Teaching truth is hateful?

Thanksgiving lessons taught in new lightTeacher Bill Morgan walks into his third-grade class wearing a black Pilgrim hat made of construction paper and begins snatching up pencils, backpacks and glue sticks from his pupils. He tells them the items now belong to him because he "discovered" them.

The reaction is exactly what Morgan expects: The kids get angry and want their things back.
Oddly, not everyone is happy with this appraoch.Others see Morgan and teachers like him as too extreme.

"I think that is very sad," said Janice Shaw Crouse, a former college dean and public high school teacher and now a spokeswoman for Concerned Women for America, a conservative organization. "He is teaching his students to hate their country. That is a very distorted view of history, a distorted view of Thanksgiving."
Comment:  The lesson Morgan uses is described in Rethinking Columbus, an educational resource for teachers.

4 comments:

Carole said...

Interesting teaching approach, one I'd think more effective and appropriate for older kids--maybe age 14 or so. Younger kids might not understand the complexity of the greater lesson imparted.

writerfella said...

Writerfella here --
In actual point of fact, such a 'teaching approach' only more would serve to confuse or anger or even frighten students, no matter the age, because they already have been inculcated by parents, the schools, their churches, the communities, the culture, AND the media into a system of beliefs which theretofore never had been contradicted.
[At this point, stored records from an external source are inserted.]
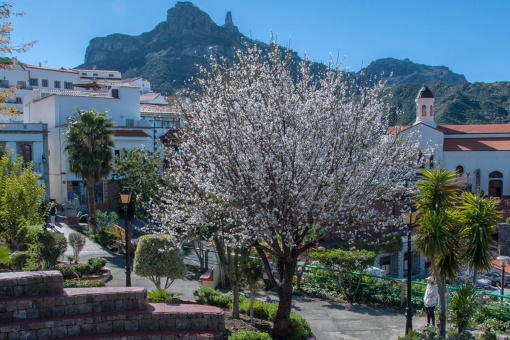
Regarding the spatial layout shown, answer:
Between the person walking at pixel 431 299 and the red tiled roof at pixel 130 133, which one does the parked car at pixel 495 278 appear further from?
the red tiled roof at pixel 130 133

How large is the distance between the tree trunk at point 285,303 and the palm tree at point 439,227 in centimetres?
303

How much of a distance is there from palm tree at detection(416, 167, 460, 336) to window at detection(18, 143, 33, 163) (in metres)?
27.5

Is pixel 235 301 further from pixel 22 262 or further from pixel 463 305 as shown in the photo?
pixel 22 262

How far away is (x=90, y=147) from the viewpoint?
26.0 metres

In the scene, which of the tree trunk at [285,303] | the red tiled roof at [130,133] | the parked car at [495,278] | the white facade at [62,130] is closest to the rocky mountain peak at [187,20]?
the white facade at [62,130]

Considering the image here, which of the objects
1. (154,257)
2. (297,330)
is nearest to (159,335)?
(297,330)

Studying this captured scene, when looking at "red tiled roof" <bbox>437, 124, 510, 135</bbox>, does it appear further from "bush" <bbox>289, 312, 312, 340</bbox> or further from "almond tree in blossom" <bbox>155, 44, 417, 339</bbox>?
"bush" <bbox>289, 312, 312, 340</bbox>

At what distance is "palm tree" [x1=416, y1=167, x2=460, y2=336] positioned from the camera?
Answer: 37.3 ft

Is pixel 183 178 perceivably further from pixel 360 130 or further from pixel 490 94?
pixel 490 94

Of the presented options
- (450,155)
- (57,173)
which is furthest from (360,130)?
(450,155)

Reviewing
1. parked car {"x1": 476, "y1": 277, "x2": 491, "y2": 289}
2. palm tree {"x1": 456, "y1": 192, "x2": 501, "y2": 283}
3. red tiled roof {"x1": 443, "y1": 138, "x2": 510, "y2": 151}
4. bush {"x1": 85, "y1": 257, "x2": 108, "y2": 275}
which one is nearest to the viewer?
palm tree {"x1": 456, "y1": 192, "x2": 501, "y2": 283}

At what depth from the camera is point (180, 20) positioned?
16212 centimetres

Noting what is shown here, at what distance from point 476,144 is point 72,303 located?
2177 inches

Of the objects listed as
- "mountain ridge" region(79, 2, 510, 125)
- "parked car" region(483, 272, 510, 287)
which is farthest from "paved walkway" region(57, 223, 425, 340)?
"mountain ridge" region(79, 2, 510, 125)
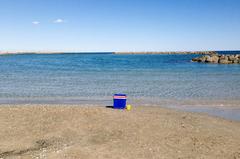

They eventually learn that there is no Santa Claus or an Easter Bunny or a Tooth Fairy or that STAR TREK was just another TV show, but accept and defend racism and stereotypes as quantities that have been handed to them as their seeming cultural birthright.
Per exemplum: in 1972, the University of Oklahoma malled off the south campus oval into student walkways because the in-between class throngs truly crowded the sidewalks and caused students to walk on the grassy areas. The thought was that if the u-shaped street became usable as sidewalks, the crush would find relief. But, save for a few hardy souls, the students still mostly clung to the sidewalks when they rushed to their next classes. writerfella had a weekly column in THE OKLAHOMA DAILY student newspaper and he saw a faculty Letter To The Editor that asked just why the students wouldn't use their malled walkways, especially since it had cost so much and had taken away from teacher parking. One-quarter of writerfella's next column answered that letter: few students ever would use those streets as walkways because they have been beat over the head ever since they could walk with, "STAY OUT OF THE STREET!" Such conditioning dies slowly, if at all. Early conditioning, cultural or otherwise, always supercedes.
All Best
Russ Bates
'writerfella'

Not a Sioux said...

heh. I wrote such an article for a high-school newspaper, myself

Rob said...

Note that it was a high school teacher who said Morgan "is teaching his students to hate their country." Presumably she thinks his lesson is inappropriate for all ages.